The funeral was in two days time, and mourning in the house had not yet reached its peak, Anna could tell. Mrs Hughes and Mrs Patmore were as busy as ever – if they ever stopped, it seemed as though the world really would cease to spin. Not wanting to feel useless, she volunteered to go into the village and pick up what was usually needed to make the house run; there was enough extra for either housekeeper or cook to worry about. She took the basket into her hands, feeling a little guilty for carrying her bag – and the letter that was within – inside it. No doubt Mrs Hughes would have told her off if she had confessed it. News about Mr Bates was a glimmer of hope on the horizon that kept them all going. She had sacrificed her last visit to Mr Murray, but it had been worth it to get things moving. In the meantime she had wrote, pouring out her grief in the next best way she was able. He had always liked Lady Sybil too, and she knew he would feel the pain as much as the rest of them.
Tears came fast to her eyes as it drizzled unseasonably.
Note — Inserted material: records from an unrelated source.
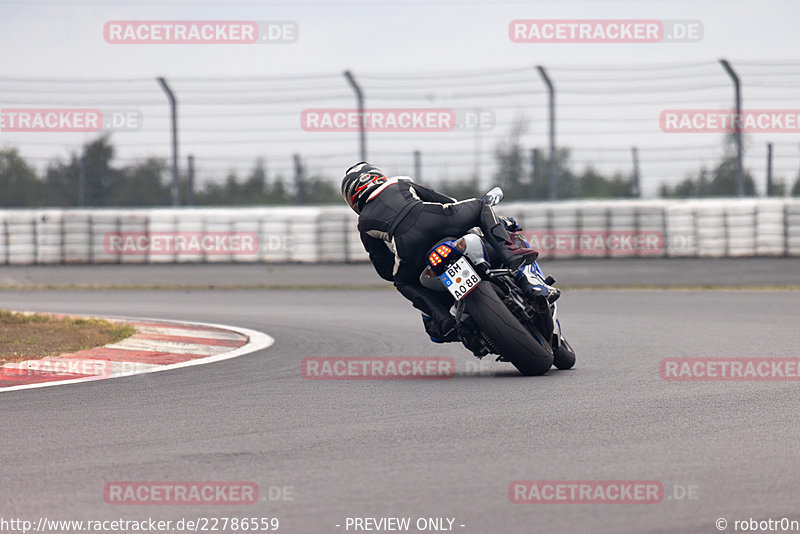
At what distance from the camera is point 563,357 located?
24.5 feet

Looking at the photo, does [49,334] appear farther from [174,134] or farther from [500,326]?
[174,134]

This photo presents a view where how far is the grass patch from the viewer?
8.65 m

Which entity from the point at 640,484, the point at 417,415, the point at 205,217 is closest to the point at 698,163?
the point at 205,217

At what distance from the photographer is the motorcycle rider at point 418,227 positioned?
285 inches

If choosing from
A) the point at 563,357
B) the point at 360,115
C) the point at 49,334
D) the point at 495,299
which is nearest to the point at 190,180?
the point at 360,115

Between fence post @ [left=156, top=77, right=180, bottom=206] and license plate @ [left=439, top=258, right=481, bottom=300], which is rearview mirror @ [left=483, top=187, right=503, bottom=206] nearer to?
license plate @ [left=439, top=258, right=481, bottom=300]

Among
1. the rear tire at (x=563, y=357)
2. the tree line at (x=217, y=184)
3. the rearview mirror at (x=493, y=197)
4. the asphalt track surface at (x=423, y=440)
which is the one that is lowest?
the asphalt track surface at (x=423, y=440)

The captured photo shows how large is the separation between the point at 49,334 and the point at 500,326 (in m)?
4.71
She couldn't help thinking of Mr Branson and the anguish he had been plunged into. The baby girl, held but once by a mother she would have no recollection of. They wouldn't be without help, but sometimes all the help in the world could prove no use.
She stopped crying before she got to the first shop. Lady Sybil was one of a kind and would want to be remembered happily.
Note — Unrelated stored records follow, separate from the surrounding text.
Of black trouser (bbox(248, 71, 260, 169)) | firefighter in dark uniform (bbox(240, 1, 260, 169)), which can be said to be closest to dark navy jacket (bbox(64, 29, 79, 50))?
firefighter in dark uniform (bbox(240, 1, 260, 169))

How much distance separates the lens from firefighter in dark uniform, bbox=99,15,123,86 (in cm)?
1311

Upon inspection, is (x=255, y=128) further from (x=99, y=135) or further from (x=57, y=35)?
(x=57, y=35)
On the way back, shopping bought and letter safely posted, she found herself thinking back to a little over a year ago. It was so strange; so much had happened in the time being that in some sense it seemed like it had only been a dream she had had one night; a mere illusion. It had been, really, but the way she had forgotten the importance troubled her.
Her cycle had not come for two months. She had not skipped one before, and it seemed like too much of a coincidence. She hadn't expected that it could have happened so soon – after a single night spent together – but perhaps it was a blessing sent from God, having known the tests that would be ahead. The thought kept her strong, and though it would be hard not to have him there, she began to cherish deeply, the more days that passed.
When the first spots of blood arrived, the telltale signs of the delay in her body as it had ground to a halt since his arrest, she pretended that she had known all along. Her mother's voice came to her, telling her that what you never had you never missed. She knew in her bones that was true, but it didn't stop her heart from feeling differently.
She hadn't put it in the letter, though she had come close. It was something that needed to wait, for a time when she could look him in the eyes, and they could grieve together.